Entries:
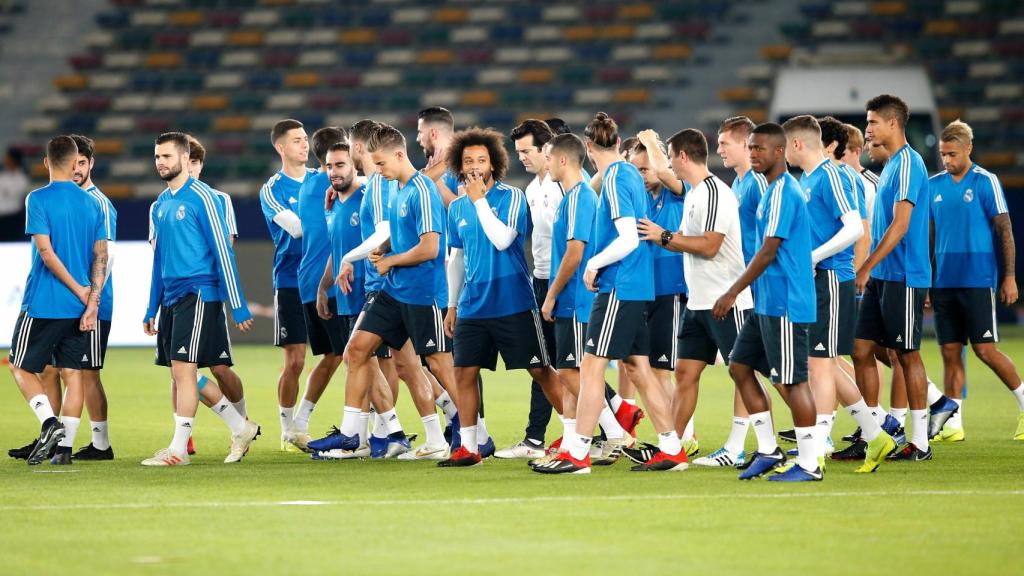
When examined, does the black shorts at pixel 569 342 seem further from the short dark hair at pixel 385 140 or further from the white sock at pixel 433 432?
the short dark hair at pixel 385 140

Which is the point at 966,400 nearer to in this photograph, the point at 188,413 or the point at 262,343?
the point at 188,413

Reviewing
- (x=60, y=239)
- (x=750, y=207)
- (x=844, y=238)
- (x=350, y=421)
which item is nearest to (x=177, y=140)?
(x=60, y=239)

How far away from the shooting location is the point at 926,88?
25906 mm

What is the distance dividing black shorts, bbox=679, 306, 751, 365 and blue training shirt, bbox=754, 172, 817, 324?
3.29ft

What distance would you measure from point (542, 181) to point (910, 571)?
16.3 feet

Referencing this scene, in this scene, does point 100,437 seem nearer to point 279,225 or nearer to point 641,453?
point 279,225

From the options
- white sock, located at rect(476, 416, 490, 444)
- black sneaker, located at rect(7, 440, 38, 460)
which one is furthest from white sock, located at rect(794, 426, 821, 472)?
black sneaker, located at rect(7, 440, 38, 460)

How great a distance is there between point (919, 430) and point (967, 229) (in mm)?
1830

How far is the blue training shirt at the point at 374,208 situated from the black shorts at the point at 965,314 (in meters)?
4.04

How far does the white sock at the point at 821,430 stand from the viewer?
8484 mm

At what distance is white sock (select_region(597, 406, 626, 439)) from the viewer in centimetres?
995

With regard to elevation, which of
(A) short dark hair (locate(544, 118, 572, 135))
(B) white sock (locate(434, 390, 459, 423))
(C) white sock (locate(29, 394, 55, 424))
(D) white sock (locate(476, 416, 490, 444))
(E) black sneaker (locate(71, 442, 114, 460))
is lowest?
(E) black sneaker (locate(71, 442, 114, 460))

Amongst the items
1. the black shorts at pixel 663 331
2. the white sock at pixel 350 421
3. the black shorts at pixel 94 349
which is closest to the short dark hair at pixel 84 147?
the black shorts at pixel 94 349

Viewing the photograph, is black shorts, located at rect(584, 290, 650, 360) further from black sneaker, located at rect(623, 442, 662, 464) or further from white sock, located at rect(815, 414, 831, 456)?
white sock, located at rect(815, 414, 831, 456)
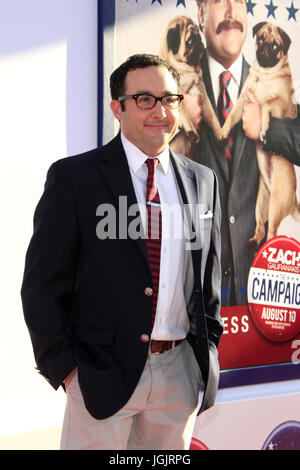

Written task: Copy out every one of the records above word for word, and leave out the pictures.

The completed task:
When examined, does the black shorts at pixel 569 342 seem further from the short dark hair at pixel 385 140 or further from the white sock at pixel 433 432?
the short dark hair at pixel 385 140

Which is the point at 966,400 nearer to in this photograph, the point at 188,413 or the point at 262,343?
the point at 188,413

Reviewing
- (x=60, y=239)
- (x=750, y=207)
- (x=844, y=238)
- (x=350, y=421)
which item is nearest to (x=177, y=140)?
(x=60, y=239)

How far away from the shooting location is the point at 926,88?
25906 mm

What is the distance dividing black shorts, bbox=679, 306, 751, 365 and blue training shirt, bbox=754, 172, 817, 324?
3.29ft

What distance would you measure from point (542, 181) to point (910, 571)?
16.3 feet

Referencing this scene, in this scene, does point 100,437 seem nearer to point 279,225 or nearer to point 641,453?
point 279,225

From the options
- white sock, located at rect(476, 416, 490, 444)
- black sneaker, located at rect(7, 440, 38, 460)
which one is furthest from white sock, located at rect(794, 426, 821, 472)?
black sneaker, located at rect(7, 440, 38, 460)

How great a distance is there between point (919, 430) and point (967, 229) (in mm)?
1830

How far is the blue training shirt at the point at 374,208 situated from the black shorts at the point at 965,314 (in meters)?
4.04

How far does the white sock at the point at 821,430 stand from the viewer?
8484 mm

At what distance is white sock (select_region(597, 406, 626, 439)) from the viewer in centimetres?
995

With regard to elevation, which of
(A) short dark hair (locate(544, 118, 572, 135))
(B) white sock (locate(434, 390, 459, 423))
(C) white sock (locate(29, 394, 55, 424))
(D) white sock (locate(476, 416, 490, 444))
(E) black sneaker (locate(71, 442, 114, 460))
is lowest?
(E) black sneaker (locate(71, 442, 114, 460))

Amongst the items
1. the black shorts at pixel 663 331
2. the white sock at pixel 350 421
3. the black shorts at pixel 94 349
which is closest to the short dark hair at pixel 84 147?
the black shorts at pixel 94 349

Viewing the photograph, is black shorts, located at rect(584, 290, 650, 360) further from black sneaker, located at rect(623, 442, 662, 464) or further from white sock, located at rect(815, 414, 831, 456)?
white sock, located at rect(815, 414, 831, 456)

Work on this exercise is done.